Ivy, who had three grandchildren and five great grandchildren, was an avid reader of the T&A. "I have it delivered every day and read it cover to cover," she said last year. "I've always written letters and entered competitions. I won holidays, a day at the races, even a fridge!"

After leaving St Stephen's School, West Bowling, aged 14, Ivy worked at Emsley's mill and during the Second World War she was at Yeadon Aerodrome, a camouflaged military aircraft factory covered in grass, imitation farm buildings and dummy cows to conceal it from enemy fire. "We went in under cover. I made screws for the planes," said Ivy. "I had to walk into town then get a bus to Yeadon and do a 12-hour shift. We didn't get weekends off. I was glad to return to Emsley's after the war!"

Ivy's father, George, was a well-known Bradford weightlifter and competed as a gymnast in the 1908 Olympics. As a girl Ivy did gymnastics at Bradford Athletics Club. Her late sister, Emma, was a midwife and delivered 1,600 babies in West Bowling. Emma died in 1972 after being hit by a motorbike.

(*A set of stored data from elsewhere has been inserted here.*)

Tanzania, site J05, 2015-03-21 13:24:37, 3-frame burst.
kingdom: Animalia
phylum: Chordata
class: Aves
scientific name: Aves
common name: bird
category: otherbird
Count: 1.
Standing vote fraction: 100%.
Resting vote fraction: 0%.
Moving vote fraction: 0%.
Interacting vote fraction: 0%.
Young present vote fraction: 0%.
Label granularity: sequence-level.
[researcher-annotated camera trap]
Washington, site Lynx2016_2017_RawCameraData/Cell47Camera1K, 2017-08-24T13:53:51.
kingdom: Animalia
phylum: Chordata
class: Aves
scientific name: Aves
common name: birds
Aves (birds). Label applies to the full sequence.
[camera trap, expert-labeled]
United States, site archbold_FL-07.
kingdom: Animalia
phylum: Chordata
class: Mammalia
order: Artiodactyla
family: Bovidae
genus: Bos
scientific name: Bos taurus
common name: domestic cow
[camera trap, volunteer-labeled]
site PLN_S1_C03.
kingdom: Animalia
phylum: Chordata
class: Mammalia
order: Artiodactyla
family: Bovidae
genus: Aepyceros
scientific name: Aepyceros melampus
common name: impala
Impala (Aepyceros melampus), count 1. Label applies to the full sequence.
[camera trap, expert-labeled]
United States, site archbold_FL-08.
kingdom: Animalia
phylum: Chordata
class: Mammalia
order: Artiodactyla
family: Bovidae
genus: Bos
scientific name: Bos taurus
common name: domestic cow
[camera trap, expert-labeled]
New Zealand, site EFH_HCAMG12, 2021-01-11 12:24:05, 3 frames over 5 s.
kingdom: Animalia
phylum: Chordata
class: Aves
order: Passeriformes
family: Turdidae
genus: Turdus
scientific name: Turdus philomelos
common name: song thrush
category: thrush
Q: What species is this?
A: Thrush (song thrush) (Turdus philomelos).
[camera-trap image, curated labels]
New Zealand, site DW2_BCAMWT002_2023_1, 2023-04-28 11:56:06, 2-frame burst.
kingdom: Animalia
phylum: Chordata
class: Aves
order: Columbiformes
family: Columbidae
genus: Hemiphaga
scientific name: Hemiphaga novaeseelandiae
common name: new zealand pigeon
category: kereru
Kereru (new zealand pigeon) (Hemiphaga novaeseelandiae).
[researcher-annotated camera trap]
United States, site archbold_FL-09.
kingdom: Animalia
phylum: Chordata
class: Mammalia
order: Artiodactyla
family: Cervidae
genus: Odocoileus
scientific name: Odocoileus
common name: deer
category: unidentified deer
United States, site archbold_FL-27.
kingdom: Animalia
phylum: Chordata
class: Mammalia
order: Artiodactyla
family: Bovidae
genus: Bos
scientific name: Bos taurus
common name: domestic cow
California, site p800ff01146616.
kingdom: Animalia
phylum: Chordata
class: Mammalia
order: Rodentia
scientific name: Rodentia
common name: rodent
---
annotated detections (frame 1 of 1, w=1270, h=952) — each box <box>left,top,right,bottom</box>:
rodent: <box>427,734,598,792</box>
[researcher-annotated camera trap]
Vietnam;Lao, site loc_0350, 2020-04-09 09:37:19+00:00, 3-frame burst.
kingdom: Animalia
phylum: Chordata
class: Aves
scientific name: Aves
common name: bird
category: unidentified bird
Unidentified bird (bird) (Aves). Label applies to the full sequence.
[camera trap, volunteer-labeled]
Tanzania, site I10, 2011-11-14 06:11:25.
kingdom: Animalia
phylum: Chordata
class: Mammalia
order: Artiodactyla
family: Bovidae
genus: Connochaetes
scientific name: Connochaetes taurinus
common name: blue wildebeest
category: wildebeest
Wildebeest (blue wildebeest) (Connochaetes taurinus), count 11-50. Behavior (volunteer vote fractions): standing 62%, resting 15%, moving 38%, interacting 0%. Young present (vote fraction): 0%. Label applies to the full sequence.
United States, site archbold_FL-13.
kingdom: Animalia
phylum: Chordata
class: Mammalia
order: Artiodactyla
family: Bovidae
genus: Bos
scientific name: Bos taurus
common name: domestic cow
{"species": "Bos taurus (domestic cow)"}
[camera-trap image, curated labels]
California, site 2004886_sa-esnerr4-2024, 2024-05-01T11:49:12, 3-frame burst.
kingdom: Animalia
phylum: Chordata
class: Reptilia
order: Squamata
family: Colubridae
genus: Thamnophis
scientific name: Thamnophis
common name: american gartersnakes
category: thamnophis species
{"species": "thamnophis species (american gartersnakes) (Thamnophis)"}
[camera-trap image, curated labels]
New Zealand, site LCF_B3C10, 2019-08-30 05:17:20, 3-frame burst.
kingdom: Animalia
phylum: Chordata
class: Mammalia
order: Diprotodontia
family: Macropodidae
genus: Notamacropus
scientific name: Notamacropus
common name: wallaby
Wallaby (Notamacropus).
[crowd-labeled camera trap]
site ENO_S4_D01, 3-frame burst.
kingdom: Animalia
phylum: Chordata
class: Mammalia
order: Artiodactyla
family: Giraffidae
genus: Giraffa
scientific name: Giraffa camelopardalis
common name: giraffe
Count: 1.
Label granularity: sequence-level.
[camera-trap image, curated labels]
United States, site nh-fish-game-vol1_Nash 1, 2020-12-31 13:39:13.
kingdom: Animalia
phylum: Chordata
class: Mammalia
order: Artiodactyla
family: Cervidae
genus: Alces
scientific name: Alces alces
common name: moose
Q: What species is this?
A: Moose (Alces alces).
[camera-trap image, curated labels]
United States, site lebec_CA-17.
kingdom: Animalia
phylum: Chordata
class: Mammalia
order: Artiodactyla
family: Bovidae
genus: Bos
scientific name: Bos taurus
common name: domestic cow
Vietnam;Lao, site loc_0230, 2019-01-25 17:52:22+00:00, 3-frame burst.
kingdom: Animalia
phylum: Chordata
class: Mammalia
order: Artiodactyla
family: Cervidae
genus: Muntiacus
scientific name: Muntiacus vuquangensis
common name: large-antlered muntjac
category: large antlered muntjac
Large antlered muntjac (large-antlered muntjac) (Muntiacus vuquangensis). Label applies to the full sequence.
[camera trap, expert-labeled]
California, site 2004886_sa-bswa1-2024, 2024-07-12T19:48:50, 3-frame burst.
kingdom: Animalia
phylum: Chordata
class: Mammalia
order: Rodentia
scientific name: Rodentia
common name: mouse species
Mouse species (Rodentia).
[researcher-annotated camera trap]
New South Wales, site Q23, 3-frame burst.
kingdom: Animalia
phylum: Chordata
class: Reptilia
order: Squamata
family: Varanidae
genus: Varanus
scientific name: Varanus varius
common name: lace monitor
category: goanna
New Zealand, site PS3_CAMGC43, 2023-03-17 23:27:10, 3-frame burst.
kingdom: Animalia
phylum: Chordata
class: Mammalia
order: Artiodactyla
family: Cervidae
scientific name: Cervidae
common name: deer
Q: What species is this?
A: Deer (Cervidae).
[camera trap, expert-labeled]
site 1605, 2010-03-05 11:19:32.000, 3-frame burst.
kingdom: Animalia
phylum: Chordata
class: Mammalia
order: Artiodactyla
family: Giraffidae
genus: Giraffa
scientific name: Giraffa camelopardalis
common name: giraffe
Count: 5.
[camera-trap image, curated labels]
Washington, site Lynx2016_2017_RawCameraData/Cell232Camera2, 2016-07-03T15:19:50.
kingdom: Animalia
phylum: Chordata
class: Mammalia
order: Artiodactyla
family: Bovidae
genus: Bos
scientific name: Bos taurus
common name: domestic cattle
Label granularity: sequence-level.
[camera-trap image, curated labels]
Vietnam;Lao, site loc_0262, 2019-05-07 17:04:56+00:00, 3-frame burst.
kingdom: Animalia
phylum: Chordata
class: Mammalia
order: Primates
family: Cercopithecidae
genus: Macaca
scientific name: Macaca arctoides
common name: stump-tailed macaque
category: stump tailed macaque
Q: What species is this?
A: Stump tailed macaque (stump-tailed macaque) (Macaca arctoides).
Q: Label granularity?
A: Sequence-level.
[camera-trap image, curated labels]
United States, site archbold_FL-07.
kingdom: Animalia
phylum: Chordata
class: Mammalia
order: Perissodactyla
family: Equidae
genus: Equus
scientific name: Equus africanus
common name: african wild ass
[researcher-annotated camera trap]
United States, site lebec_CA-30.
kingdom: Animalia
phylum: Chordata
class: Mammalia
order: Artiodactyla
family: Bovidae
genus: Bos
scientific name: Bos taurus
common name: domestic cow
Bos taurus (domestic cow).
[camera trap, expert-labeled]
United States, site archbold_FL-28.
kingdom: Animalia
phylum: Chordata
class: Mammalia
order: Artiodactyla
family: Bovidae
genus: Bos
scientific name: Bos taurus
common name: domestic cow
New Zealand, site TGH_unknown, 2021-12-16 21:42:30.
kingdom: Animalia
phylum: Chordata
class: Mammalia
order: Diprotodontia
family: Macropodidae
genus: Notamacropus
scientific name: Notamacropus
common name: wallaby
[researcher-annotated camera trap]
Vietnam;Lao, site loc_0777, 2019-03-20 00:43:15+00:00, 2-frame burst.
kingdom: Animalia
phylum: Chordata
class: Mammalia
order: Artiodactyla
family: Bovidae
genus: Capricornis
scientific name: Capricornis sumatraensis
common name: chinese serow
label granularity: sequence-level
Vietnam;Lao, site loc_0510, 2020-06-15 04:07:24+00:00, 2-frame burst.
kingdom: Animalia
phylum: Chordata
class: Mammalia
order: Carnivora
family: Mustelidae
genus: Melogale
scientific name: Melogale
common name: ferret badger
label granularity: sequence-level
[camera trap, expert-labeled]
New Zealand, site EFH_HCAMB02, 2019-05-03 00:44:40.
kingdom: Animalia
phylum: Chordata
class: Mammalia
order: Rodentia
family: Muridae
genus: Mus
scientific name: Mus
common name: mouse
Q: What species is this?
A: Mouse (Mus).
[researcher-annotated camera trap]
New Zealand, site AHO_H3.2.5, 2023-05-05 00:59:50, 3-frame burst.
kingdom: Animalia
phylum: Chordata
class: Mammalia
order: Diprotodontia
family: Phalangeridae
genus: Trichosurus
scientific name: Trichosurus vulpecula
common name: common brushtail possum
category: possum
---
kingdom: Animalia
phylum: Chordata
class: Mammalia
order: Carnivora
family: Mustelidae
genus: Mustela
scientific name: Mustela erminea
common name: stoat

Ivy was part of a group which had a memorial installed in West Bowling in memory of the Newlands Mill disaster. The mill's 4,000-ton chimney collapsed in 1882, killing 54 workers, including whole families. And in 2003 Ivy campaigned to re-name a local park in memory of Jane Binns, a founder member of the West Bowling Advice Centre.

Ivy was a lifelong member of St Stephen’s Church in West Bowling, where the initials of her sister, Emma, are in the porch gates.